[Short exercise]
Return each line in the material below that contains the string "instances".

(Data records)
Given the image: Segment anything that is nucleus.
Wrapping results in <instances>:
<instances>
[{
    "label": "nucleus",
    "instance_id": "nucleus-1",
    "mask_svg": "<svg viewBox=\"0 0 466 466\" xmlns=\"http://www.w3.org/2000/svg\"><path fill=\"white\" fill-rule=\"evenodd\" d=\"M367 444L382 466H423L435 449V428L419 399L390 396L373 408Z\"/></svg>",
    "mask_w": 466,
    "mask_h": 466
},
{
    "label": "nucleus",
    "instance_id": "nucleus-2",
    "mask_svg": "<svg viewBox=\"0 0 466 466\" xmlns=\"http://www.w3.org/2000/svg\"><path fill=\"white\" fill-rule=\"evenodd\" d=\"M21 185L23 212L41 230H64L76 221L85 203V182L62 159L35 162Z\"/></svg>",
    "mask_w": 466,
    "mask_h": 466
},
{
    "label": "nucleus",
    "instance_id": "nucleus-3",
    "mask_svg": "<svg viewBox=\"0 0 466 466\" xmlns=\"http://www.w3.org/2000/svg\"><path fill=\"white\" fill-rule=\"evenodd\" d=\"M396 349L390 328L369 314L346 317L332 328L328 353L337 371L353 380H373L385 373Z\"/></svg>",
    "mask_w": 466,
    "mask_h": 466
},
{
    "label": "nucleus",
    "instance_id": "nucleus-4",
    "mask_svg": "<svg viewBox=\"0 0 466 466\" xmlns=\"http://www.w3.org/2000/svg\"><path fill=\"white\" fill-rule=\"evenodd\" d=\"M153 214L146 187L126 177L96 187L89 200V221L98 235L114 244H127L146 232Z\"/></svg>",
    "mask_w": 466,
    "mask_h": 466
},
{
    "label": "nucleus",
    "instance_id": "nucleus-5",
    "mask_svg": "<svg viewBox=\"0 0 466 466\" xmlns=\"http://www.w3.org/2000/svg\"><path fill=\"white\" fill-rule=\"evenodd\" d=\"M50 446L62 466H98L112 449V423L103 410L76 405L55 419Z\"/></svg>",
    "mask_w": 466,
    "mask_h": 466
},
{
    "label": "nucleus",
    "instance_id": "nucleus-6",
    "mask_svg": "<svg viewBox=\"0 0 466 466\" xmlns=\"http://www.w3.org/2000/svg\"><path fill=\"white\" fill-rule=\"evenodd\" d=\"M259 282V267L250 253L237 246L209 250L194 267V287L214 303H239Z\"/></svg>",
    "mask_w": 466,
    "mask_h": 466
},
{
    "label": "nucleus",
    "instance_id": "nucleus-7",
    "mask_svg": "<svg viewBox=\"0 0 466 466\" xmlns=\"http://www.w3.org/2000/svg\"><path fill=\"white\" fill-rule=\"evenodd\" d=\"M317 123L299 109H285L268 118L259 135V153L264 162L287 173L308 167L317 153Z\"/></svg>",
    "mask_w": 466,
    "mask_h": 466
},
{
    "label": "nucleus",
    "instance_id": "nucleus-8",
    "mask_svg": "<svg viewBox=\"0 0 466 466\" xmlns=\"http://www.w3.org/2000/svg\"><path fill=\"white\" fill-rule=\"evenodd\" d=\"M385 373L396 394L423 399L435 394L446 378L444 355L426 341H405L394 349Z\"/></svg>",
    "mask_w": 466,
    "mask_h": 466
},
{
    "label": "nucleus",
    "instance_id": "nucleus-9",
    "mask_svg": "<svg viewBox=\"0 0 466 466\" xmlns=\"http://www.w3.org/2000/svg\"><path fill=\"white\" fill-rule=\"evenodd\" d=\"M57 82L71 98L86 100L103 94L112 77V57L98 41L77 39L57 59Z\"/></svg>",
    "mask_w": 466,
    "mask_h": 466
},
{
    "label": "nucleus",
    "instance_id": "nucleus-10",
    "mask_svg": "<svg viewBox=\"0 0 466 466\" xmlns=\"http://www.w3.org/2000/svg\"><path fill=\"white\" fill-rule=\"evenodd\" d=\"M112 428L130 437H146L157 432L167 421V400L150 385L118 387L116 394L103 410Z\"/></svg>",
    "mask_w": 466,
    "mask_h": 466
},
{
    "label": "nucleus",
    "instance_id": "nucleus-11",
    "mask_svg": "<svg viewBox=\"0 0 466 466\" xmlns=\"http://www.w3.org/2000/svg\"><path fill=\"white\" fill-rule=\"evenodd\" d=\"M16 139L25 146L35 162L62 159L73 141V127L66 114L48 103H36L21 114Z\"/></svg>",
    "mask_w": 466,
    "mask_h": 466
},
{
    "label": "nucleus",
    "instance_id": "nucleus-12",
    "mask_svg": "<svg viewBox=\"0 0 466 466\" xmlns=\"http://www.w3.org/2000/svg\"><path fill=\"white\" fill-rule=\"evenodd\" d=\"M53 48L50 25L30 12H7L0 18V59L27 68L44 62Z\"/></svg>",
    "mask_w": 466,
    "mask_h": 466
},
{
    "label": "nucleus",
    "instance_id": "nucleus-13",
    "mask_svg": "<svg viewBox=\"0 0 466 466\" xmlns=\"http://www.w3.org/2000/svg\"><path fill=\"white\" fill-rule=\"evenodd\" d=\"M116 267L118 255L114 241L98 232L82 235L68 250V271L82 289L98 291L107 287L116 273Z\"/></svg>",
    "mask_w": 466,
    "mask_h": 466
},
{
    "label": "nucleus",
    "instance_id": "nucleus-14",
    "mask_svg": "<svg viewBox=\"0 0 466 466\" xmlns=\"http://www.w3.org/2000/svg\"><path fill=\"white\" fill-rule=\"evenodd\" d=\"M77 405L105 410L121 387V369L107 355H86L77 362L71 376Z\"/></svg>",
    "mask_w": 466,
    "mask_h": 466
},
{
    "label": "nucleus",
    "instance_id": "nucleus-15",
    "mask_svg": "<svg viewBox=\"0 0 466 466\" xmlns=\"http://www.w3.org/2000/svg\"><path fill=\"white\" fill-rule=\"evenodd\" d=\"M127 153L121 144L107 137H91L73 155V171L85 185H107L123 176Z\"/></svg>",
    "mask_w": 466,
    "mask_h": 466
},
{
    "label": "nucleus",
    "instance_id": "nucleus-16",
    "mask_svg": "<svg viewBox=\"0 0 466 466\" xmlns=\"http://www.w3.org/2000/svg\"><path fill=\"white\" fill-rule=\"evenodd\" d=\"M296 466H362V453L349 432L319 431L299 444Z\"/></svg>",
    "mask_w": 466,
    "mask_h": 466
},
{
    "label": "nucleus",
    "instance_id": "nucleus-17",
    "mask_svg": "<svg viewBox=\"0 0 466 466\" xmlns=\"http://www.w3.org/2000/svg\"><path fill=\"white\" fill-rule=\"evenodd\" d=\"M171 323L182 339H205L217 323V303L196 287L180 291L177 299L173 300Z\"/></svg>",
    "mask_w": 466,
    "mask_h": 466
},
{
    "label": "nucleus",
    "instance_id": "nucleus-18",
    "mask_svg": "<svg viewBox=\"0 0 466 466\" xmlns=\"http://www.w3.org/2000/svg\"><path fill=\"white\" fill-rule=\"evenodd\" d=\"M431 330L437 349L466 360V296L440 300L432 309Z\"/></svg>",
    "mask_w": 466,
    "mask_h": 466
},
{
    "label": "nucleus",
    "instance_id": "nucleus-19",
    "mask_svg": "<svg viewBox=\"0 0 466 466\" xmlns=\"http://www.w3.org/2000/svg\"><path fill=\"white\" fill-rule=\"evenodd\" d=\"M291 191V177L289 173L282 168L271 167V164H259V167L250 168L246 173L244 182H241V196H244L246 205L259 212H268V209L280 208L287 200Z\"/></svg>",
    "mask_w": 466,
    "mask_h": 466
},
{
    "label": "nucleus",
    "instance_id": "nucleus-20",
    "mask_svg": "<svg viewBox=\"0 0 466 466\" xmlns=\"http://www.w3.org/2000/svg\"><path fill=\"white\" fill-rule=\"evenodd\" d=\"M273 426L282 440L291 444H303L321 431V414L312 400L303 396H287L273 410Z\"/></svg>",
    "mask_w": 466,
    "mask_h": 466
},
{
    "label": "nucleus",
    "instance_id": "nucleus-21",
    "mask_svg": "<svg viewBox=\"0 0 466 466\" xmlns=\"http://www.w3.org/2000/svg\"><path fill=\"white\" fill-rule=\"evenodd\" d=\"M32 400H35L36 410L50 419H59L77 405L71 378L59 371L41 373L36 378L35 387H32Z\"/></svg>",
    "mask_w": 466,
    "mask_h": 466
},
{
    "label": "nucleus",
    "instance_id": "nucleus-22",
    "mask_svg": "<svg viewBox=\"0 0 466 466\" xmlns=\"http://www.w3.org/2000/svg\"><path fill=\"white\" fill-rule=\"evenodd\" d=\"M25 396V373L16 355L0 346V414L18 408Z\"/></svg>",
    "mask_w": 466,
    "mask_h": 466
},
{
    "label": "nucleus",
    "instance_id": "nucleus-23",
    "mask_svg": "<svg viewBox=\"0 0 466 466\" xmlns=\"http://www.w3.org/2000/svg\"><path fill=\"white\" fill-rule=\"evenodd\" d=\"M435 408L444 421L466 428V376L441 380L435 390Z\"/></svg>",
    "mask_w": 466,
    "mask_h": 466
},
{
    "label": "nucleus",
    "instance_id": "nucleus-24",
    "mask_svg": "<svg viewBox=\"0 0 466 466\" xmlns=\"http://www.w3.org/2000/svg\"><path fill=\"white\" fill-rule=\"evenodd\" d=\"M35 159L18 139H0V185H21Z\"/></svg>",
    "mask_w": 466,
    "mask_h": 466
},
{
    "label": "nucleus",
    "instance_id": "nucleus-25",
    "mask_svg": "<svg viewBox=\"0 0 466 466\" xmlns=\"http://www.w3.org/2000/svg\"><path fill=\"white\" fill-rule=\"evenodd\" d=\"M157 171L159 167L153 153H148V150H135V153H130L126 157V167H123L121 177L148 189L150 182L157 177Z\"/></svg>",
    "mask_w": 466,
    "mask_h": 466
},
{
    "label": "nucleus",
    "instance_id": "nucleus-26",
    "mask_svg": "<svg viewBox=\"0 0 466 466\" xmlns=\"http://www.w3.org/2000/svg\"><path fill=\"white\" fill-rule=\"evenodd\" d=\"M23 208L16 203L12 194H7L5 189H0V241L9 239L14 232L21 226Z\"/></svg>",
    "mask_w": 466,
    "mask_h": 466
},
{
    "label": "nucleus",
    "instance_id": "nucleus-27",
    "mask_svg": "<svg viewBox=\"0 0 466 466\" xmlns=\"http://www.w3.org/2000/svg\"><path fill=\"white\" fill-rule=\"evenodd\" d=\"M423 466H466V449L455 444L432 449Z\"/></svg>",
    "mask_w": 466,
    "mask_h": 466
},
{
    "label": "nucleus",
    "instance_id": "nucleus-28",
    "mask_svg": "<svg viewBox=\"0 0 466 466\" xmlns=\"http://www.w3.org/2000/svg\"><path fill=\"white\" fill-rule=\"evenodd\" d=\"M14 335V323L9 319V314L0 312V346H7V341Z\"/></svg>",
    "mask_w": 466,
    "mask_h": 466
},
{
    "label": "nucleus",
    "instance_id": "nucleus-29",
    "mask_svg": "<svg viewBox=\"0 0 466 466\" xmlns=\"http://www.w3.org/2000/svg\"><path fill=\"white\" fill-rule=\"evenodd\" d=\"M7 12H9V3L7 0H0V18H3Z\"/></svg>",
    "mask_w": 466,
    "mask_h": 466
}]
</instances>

[Answer to the exercise]
Wrapping results in <instances>:
<instances>
</instances>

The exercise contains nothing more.